Furthermore, in violating international norms by taking over a government by force, coup plotters usually require the support of a foreign power, thereby compromising their country’s sovereignty. In the case of Mauritania, its powerful neighbor Morocco,­ where coup leader Gen. Mohamed Ould Abdelaziz received his training, ­appears to be backing the military takeover. Such support can hardly be reassuring for Mauritanians, since the U.S.-backed Moroccan monarchy for many years claimed Mauritania as Moroccan territory and has invaded and occupied the neighboring country of Western Sahara, on which it had made similar territorial claims.
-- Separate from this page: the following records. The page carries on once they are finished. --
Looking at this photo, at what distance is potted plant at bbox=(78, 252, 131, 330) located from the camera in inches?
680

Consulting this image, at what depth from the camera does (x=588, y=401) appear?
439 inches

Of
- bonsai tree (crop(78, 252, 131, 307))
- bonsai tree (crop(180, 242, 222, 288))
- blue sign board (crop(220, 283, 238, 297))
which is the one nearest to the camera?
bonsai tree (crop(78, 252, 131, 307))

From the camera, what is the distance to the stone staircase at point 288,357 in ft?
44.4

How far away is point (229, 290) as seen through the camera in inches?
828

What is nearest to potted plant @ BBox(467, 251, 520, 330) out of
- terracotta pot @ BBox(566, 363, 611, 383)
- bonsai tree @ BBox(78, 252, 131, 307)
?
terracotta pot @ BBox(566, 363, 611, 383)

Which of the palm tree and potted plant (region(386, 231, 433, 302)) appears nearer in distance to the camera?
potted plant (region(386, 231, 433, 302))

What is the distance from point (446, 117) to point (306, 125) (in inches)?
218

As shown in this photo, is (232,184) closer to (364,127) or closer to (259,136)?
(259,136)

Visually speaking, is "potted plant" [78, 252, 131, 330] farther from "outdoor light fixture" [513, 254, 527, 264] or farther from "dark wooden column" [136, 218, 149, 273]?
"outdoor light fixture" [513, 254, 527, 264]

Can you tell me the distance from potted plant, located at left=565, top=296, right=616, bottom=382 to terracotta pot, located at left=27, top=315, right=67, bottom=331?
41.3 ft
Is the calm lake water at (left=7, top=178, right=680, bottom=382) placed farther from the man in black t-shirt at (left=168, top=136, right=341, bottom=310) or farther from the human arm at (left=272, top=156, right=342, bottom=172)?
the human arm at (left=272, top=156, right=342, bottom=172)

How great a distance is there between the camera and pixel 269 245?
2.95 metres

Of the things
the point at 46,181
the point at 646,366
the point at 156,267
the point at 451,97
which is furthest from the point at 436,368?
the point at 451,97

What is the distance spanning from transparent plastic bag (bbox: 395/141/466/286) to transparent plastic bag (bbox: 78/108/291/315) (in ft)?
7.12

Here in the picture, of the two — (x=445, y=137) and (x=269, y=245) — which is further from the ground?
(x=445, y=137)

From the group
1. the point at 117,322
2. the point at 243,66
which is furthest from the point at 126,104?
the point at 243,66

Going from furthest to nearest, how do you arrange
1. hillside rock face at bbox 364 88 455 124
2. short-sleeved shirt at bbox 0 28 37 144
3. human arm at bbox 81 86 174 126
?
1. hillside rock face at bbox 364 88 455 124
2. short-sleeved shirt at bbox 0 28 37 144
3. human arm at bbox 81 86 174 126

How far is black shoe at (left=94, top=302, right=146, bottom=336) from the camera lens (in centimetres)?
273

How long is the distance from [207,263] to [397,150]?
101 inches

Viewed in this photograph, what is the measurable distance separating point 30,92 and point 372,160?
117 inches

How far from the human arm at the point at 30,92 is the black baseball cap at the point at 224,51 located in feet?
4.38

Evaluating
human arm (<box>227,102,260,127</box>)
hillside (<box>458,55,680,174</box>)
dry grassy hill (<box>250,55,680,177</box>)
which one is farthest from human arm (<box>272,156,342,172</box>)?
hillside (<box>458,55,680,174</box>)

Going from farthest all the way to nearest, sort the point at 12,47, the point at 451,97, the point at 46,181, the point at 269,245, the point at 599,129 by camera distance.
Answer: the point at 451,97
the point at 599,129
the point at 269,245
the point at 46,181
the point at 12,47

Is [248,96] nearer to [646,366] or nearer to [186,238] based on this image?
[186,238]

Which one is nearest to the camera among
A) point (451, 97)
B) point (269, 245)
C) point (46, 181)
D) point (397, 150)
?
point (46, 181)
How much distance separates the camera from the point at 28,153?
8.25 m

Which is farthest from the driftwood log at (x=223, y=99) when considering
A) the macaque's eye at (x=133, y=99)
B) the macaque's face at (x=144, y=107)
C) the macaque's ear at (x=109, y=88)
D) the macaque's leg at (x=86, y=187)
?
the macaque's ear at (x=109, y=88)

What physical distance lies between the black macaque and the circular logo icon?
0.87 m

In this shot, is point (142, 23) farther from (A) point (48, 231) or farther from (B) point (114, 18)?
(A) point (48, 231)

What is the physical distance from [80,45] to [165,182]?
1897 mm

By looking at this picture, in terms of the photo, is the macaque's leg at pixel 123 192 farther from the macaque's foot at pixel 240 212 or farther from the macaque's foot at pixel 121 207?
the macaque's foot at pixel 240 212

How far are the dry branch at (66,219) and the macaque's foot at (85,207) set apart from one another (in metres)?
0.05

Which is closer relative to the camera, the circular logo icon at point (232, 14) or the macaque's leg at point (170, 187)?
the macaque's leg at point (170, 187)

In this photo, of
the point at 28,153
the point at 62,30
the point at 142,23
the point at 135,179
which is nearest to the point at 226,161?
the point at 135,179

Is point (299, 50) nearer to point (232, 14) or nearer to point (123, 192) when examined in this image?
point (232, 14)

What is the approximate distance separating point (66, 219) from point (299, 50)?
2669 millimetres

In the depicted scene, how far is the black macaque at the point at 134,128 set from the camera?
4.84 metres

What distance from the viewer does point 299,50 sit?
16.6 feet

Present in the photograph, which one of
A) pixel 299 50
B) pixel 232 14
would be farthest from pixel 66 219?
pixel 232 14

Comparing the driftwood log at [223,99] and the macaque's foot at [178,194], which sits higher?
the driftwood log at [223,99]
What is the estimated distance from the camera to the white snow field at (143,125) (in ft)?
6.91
Finally, coups set a terrible precedent for future transitions of power. As we have seen in Haiti, Thailand and a number of African countries, once coups are established as the de facto method of power transfer, they are far more likely to continue in the future. In Mauritania, the military takeover of Aug. 6 has shattered the dreams of Mauritanians who wanted political change in their country to take place through free elections, not just the force of arms.

There are better ways to hold corrupt and inept leaders accountable. If circumstances make it impossible for a population to exercise their will through free and fair elections, there is the option of massive civil resistance. In such countries as the Philippines in 1986, Bolivia in 1981, Serbia in 2000, Mali in 1991, Chile in 1988, Czechoslovakia in 1989 and Ukraine in 2004, corrupt and autocratic regimes have been brought down nonviolently without leadership from the military or external forces. In these and other cases, ordinary people, using such nonviolent methods as strikes, boycotts, civil disobedience, mass demonstrations and the establishment of parallel institutions, expanded the political space available to them, fought for their rights and emerged victorious.

Such nonviolent civil resistance movements avoid not only the pitfalls of coups and foreign intervention but also provide a surer basis for sustainable democracy. Nonviolent civil resistance movements help correct the imbalance of power in a society by stimulating wide and diverse civilian participation, thereby decentralizing power away from a ruling elite and toward the people themselves.

The exercise of such “people power” can do much to break the cycle of coups and other non-democratic transfers of power that have afflicted Mauritania and other countries, and holds far greater promise for bringing about democratic and responsible government. We may even see it in Mauritania.

Stephen Zunes is a professor of politics and chair of Middle Eastern Studies at the University of San Francisco. Hardy Merriman is a senior adviser to the International Center on Nonviolent Conflict.